Sadly, forced displacement will continue to impact individuals across the world and the need for this work will remain, if not grow. How then might universities develop their sanctuary initiatives into sustained and institutionally embedded programmes that support a larger number of displaced students and academics?  

Here, we discuss seven practical ways to develop a comprehensive sanctuary programme that can support the immediate needs of displaced students and academics while supporting a broader vision and programme for social change. This is our premise: a good sanctuary programme can actively contribute to making the world a better place.

Seven practical steps to support displaced students

1. Create a sanctuary community, or expand an existing community of people dedicated to supporting forced migrant students and academics. Bringing people together from across the university, and including students, academics and professional services staff, can help individuals to find out about initiatives, combine expertise and create enthusiasm for new projects. Good places to start are the widening access team, migration research groups or centres and student societies, such as Student Action for Refugees.

2. Find an institutional home for the programme. Sanctuary scholarships are often managed by the widening access team. While a broader programme could sit there, too, linking it to a directorate such as service, social impact, international or global engagement can make it more recognisable within the institution as a whole, and make it easier to create links with other groups and initiatives. At King’s, the sanctuary programme sits under service, which has enabled us to create projects with strong links to education, research and social impact.     

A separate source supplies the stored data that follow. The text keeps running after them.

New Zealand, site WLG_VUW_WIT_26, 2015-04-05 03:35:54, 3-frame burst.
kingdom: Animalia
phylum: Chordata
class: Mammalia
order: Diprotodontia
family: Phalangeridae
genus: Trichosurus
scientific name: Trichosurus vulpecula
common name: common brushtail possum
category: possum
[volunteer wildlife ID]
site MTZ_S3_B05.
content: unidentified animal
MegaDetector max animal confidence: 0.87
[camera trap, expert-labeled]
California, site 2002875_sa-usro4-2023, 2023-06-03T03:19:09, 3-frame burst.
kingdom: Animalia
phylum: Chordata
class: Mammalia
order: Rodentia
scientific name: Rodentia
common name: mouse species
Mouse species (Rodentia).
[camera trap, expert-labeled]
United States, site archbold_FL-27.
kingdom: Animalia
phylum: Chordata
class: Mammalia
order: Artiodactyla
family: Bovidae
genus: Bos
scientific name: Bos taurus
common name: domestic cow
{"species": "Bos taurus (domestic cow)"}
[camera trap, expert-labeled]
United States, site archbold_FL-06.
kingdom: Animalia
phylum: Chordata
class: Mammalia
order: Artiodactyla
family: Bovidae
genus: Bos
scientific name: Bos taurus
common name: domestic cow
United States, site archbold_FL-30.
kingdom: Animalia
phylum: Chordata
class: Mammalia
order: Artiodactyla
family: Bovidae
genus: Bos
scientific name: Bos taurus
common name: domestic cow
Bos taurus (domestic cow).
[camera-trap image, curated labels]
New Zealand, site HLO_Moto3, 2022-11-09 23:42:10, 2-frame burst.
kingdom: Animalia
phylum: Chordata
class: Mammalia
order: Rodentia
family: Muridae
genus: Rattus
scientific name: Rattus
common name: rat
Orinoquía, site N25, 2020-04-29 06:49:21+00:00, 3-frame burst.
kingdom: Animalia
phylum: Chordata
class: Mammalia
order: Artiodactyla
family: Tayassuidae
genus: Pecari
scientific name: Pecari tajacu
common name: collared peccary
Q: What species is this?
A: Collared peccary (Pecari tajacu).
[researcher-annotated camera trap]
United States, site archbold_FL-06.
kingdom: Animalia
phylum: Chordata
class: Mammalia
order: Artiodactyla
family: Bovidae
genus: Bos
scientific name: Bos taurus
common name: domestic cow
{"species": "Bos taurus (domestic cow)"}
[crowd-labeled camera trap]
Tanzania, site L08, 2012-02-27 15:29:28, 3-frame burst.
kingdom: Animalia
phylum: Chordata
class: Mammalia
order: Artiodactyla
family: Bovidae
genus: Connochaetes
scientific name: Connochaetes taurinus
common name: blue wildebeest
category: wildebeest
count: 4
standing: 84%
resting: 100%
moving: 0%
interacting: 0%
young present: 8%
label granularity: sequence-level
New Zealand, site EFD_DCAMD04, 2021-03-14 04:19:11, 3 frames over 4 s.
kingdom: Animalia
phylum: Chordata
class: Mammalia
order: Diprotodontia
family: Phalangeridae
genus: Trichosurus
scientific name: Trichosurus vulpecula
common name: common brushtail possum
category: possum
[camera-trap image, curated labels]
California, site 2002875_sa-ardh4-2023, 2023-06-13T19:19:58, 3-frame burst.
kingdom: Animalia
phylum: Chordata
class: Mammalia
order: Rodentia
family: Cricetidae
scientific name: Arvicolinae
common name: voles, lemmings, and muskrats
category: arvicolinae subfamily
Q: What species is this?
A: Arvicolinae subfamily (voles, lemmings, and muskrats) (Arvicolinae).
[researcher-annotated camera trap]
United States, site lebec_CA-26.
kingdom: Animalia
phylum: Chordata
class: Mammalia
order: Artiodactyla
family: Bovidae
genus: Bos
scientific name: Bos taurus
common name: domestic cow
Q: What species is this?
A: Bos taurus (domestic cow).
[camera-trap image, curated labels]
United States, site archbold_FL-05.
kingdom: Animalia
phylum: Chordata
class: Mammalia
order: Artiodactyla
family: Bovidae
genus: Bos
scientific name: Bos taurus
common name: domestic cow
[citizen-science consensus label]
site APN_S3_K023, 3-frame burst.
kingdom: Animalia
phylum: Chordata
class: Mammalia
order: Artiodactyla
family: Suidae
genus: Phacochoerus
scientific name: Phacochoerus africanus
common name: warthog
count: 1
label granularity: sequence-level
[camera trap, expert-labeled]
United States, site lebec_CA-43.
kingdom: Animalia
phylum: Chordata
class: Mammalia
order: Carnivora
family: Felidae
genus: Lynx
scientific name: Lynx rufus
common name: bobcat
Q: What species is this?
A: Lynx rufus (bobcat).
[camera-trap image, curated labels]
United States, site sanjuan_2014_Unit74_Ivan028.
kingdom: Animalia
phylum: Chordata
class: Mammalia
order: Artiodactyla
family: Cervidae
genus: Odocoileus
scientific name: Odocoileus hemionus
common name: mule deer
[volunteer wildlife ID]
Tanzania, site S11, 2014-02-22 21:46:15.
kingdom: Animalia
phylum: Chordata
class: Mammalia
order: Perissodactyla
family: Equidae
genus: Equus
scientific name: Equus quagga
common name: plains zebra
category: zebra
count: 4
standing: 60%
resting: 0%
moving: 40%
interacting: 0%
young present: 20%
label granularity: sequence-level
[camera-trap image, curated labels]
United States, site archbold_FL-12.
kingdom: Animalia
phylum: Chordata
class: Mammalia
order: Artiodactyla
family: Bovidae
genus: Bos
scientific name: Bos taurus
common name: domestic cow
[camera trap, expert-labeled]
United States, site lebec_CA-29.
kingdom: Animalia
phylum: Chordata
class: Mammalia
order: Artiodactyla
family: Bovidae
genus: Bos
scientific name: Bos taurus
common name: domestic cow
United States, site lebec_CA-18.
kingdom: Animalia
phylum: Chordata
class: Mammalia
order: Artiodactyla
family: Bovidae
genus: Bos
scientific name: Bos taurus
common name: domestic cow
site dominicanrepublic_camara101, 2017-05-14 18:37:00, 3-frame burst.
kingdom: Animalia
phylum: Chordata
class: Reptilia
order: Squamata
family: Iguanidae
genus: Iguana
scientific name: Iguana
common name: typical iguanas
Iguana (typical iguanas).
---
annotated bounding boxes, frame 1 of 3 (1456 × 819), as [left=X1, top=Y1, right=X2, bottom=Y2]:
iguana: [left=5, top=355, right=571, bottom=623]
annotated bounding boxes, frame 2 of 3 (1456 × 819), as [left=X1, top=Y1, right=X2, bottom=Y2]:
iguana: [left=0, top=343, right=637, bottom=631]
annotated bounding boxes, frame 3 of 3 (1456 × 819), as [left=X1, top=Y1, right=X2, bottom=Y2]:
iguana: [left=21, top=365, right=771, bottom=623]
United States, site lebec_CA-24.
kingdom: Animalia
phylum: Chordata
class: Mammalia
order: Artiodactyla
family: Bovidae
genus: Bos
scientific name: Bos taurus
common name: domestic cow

3. Develop a long-term vision, such as a 10-year strategy, that offers a clear overview of the social impact you hope to have in that period. This vision could be about facilitating refugee access to higher education in the UK or elsewhere, conducting research with displaced communities to find out what initiatives to develop or creating policy change.  

4. Partner with other like-minded universities to facilitate peer learning and support and develop expertise across the higher education sector. The Universities of Sanctuary initiative is a good example of such collaboration. A consortium of universities stands a better chance of developing long-term social change. For instance, King’s is working with a group of universities to support students and academics impacted by the invasion of Ukraine through sponsorship, which creates a foundation for the development of broader safe pathways for refugees that are education led and community based.

5. Develop partnerships with other communities and (non)government organisations. This is equally important to enhance and share learning and to develop social impact. For instance, it was through building partnerships with Citizens UK, Reset, the UNHCR and the Home Office that King’s developed a community sponsorship programme that forms the basis of the collaborative response to the Ukraine crisis and the broader aim of developing education-led pathways.

6. Find sufficient resourcing to fund a sanctuary programme. This may seem easier said than done. Funding from within your university can be secured by showing the impact of the programme, especially in relation to the institution’s core missions (such as education, research). External benefactors are often more interested in funding something tangible than something simply aspirational – “a thing in the world” – such as a set of scholarships or a project that produces measurable social impact.

7. Evaluate the programme periodically to help understand the difference it has made, identify what can be improved and to share what has been learned. It also makes it easier to narrate the positive social impact that has been created; this is especially important for politically sensitive issues such as forced displacement.

Leonie Ansems de Vries is a reader in international politics and co-director of King’s Sanctuary Programme, Bronwyn Parry is a professor of global health and social medicine and director of King’s Sanctuary Programme, both at King’s College London.